Not only was he there at the beginning of the industry in Western Australia, but he was a self-taught dog handler who would rise speedily to be five-times leading trainer in the West in a single ten-year period.

Hamer came over from Victoria in 1972. He had run a Cranbourne T.A.B. and while he was interested in greyhound racing he had no background in the sport. When he and partner, Cathy Bonomelli, elected to drive the Nullabor to make a move to the West, they decided they would try their hand as breeders of greyhounds, aware as they were, that Cannington Central would be opening not long after their arrival (December 12, 1974).

They brought with them a foundation broodbitch named Merlyn Lady.

Hamer and Bonomelli acquired a rural property in Forrestdale and had kennels and runs built for ten racing dogs, as well as for pups, brood bitches and stud dogs. Hamer never found the need to increase the size of his kennel block, for all his success over the next decade.

Merlyn Lady, who had been covered by top Victorian sire, Venetian Court, then had a litter of six pups, but a frustrated Hamer could find no one to train them.

Eventually he made the portentous decision to train the dogs himself. His research into what was needed led him to utilise the latest technology in ultrasound and a magnetopulse blanket to aid greyhounds’ recovery from injury niggles and the general strain of racing.

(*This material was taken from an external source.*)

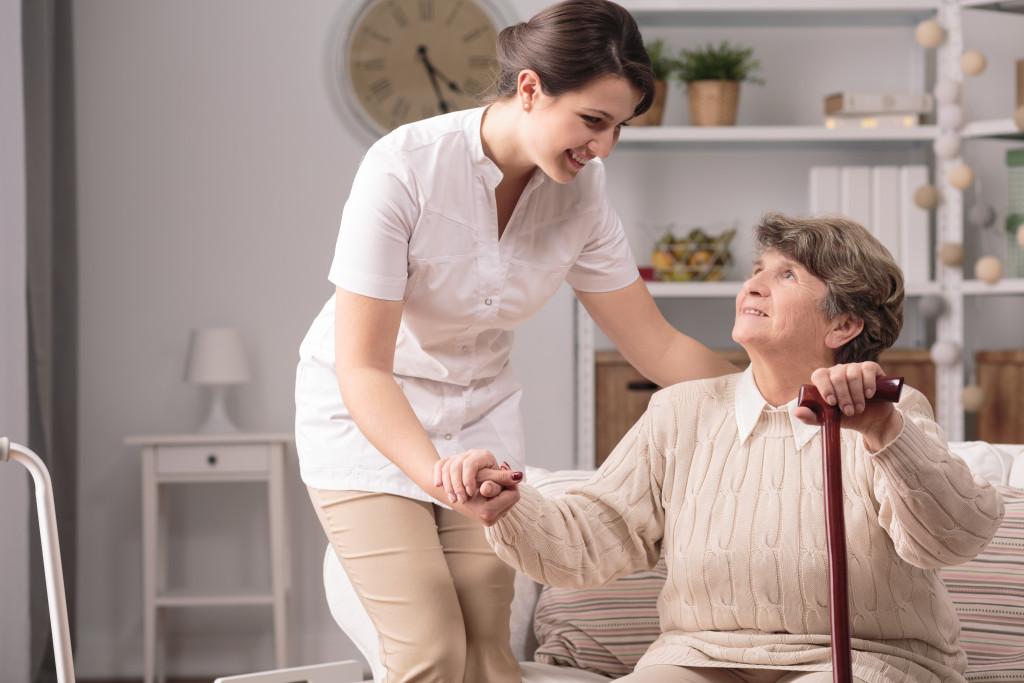 nurse taking care of older lady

Hundreds of hours would be spent employing this therapy. 

Cathy Bonomelli focused attention on diet for the dogs, rightly believing that this would be core to any future success. She also made sure the kennels were at all times spotless. 

Hamer exercised the greyhounds off the back of a tractor along the bushland firebreaks and trails in the area. A 320 metre straight grass track was fashioned to gallop the dogs.

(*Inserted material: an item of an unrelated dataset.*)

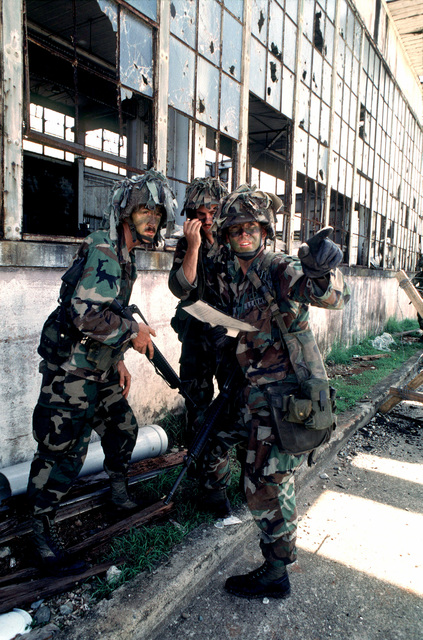 Three soldier of 2nd Platoon, Company B, Task Force 2-27, pause near an abandoned warehouse after hearing a gunshot. The platoon was conducting a patrol through the streets of the town near a Panamanian Defense Force (PDF) barracks as part of a readiness exercise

When greyhound racing at Cannington did commence, Hamer was good to go, but prize money was so poor that earnings from a T.A.B. shop he acquired in Kwinana was all that kept the business afloat, at least initially. Also, Cannington raced only once a week at first, then twice, after a few years. The Mandurah track was built in 1979, which added a third weekly meeting.

To help source greyhounds, Hamer developed a strong association with successful Victorian trainer, Kerry Chalker, who aided greatly in supplying Hamer’s owners in WA Meanwhile, he began breeding his own pups and was to become a major influence in WA’s evolution of greyhound bloodlines.

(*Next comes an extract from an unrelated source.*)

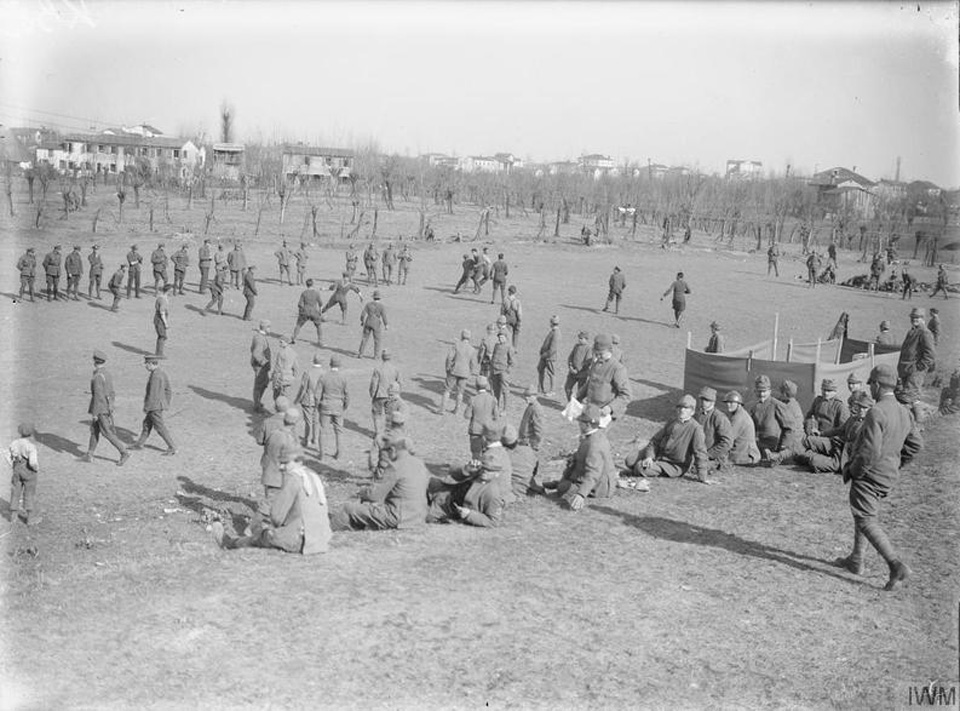 An impromptu game of football kicks off between British and Italian troops, as others take some time out to rest on the hills and watch on in 1917. Photo courtesy of Imperial War Museum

Incredibly, David Hamer went on to win the inaugural trainers’ premiership at Cannington in 1975. Then he won again the next year. Then in 1980, 82 and 84.

He prepared three Greyhounds of the Year – Pearl King (1980), Icy Monaro (1982) And Blue Echo (1984).
Smooth Ginger, Lepke, Legatee and Next In Line were also all top greyhounds educated and prepared for racing by 
David Hamer.

Most of these were tried dogs from the east, but Hamer’s breeding concern also bore fruit quickly. 
Every pup in Merlyn Lady’s litter that graced the track won races, with the litter winning 20 races at Cannington Central.

Alfred’s Crown, which Hamer flew over from Victoria to stand at stud, was a brother to a Melbourne Cup winner and when bred with Merlyn Lady produced Next In Line, who won twenty-one races. She in turn was mated with Hamer’s champion, Blue Echo, and produced Fremantle Echo who won the 1987 WA Sprint Championship and National Championship in Hobart. WA Derby winner, Black Review, was the littermate.

Pearl King, who won thirteen races in WA, also covered Next In Line to produce outstanding bitch, Oyster Lady (nineteen wins).

Next In Line was raced by David Simonette, who would be an assistant to Hamer at his kennels for a time, before one day becoming CEO of Greyhounds WA.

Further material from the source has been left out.